Salim Ahmed Hamdan, the alleged al-Qaida driver who faces a historic military trial next week, testified Tuesday that a female interrogator elicited information from him using sexually suggestive behavior that he called “improper.”

Hamdan, a former driver for Osama bin Laden who is accused in a terrorism conspiracy, told a military court that during questioning in 2002 a woman interrogator “came close to me, she came very close, with her whole body towards me. I couldn’t do anything. I was afraid of the soldiers.”

“Did she touch your thigh?” asked Hamdan’s attorney, Charles Swift.

“Yes. … I said to her, ‘What do you want?’ ” Hamdan said at a pretrial hearing. “She said, ‘I want you to answer all of my questions.’ ”

“Did you answer all of her questions after that?” Swift asked.
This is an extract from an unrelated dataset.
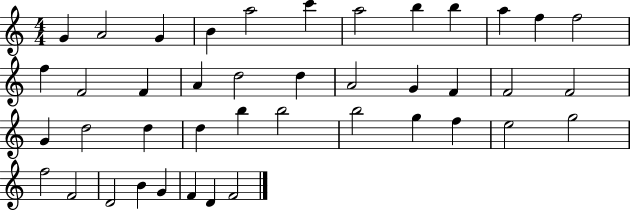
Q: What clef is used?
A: treble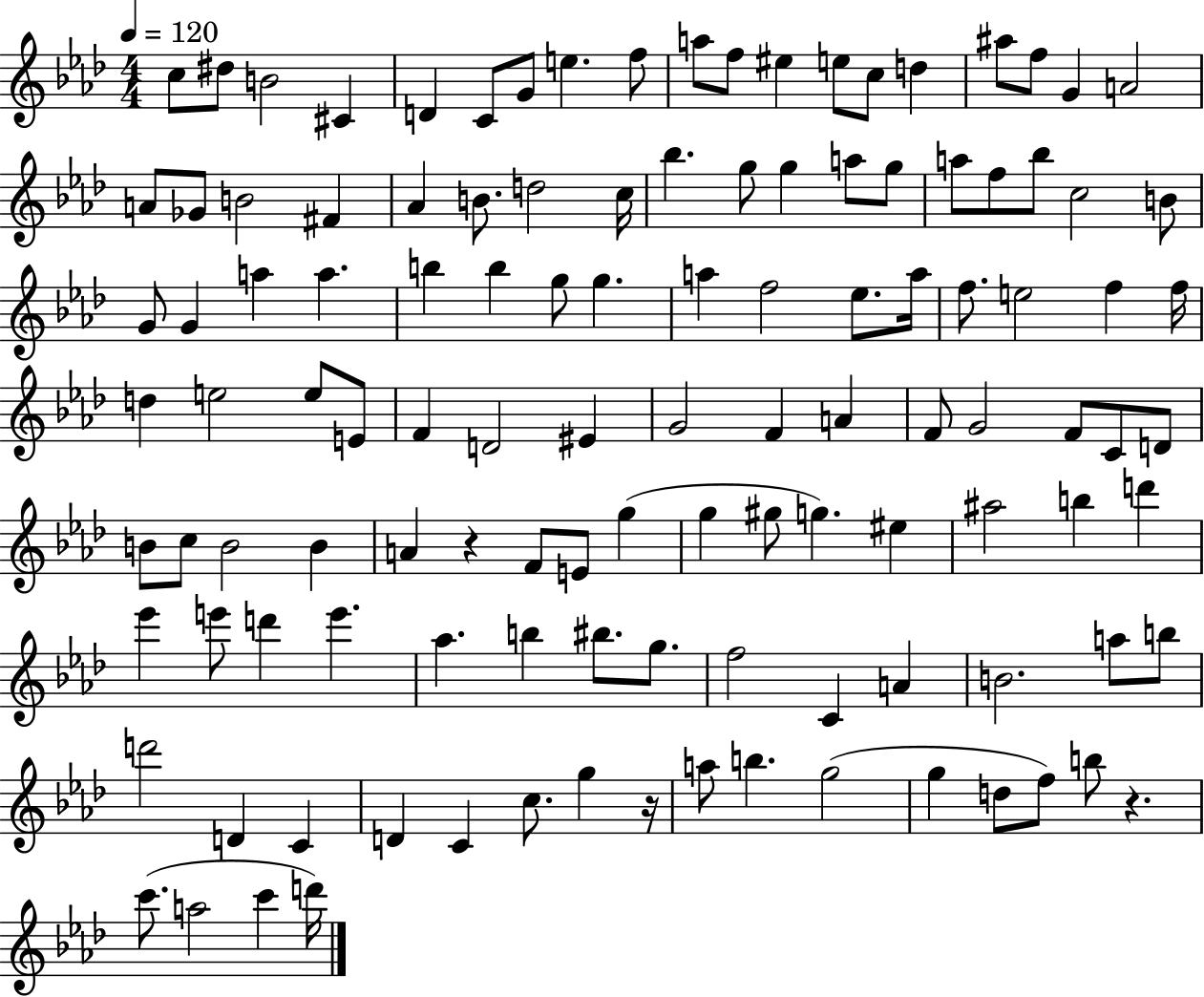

Hamdan said he did.

Hamdan’s attorneys are seeking to persuade a judge to throw out incriminating statements he allegedly made to interrogators at the U.S. military prison here, arguing that they were obtained through coercive interrogation tactics.

His trial, scheduled for Monday, would be the first military commission conducted by the United States in more than half a century.

Sydney, Australia

Lucky koala OK after a wild ride

They call this koala bear “lucky.”

The 3-year-old male koala was struck by a car and carried for seven miles with his head and arm wedged through the vehicle’s front grill, but was not badly hurt.

Staff members at the Australian Wildlife Hospital in Queensland state dubbed him Ely “Lucky” Grills, the Australian Broadcasting Corp. reported on Tuesday.

“He was very flat and unresponsive for a couple of hours, but (after) a bit of TLC and some feed and some fluids – and a bit of pain relief because obviously he would have had a headache – he was up and eating and doing really well,” hospital manager Gail Gipp told ABC.

Stockholm, Sweden

Ride collapse injures 30 people

A theme park ride collapsed Tuesday in western Sweden, injuring 30 people, officials said.

Several people were thrown out of the swinging Rainbow ride at the Liseberg theme park in Goteborg and squeezed as the seating platform tipped to one side, city police spokeswoman Malin Sahlstrom said.

The injuries ranged from bone fractures to shock. None was life-threatening.